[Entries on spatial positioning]
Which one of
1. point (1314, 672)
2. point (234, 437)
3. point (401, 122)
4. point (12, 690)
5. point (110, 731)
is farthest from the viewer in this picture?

• **EXERCISE BRIEF**
Quote every one of the rows above word for word, line by line.

• **SOLUTION FOR THIS EXERCISE**
Which one of
1. point (1314, 672)
2. point (234, 437)
3. point (401, 122)
4. point (12, 690)
5. point (110, 731)
is farthest from the viewer in this picture?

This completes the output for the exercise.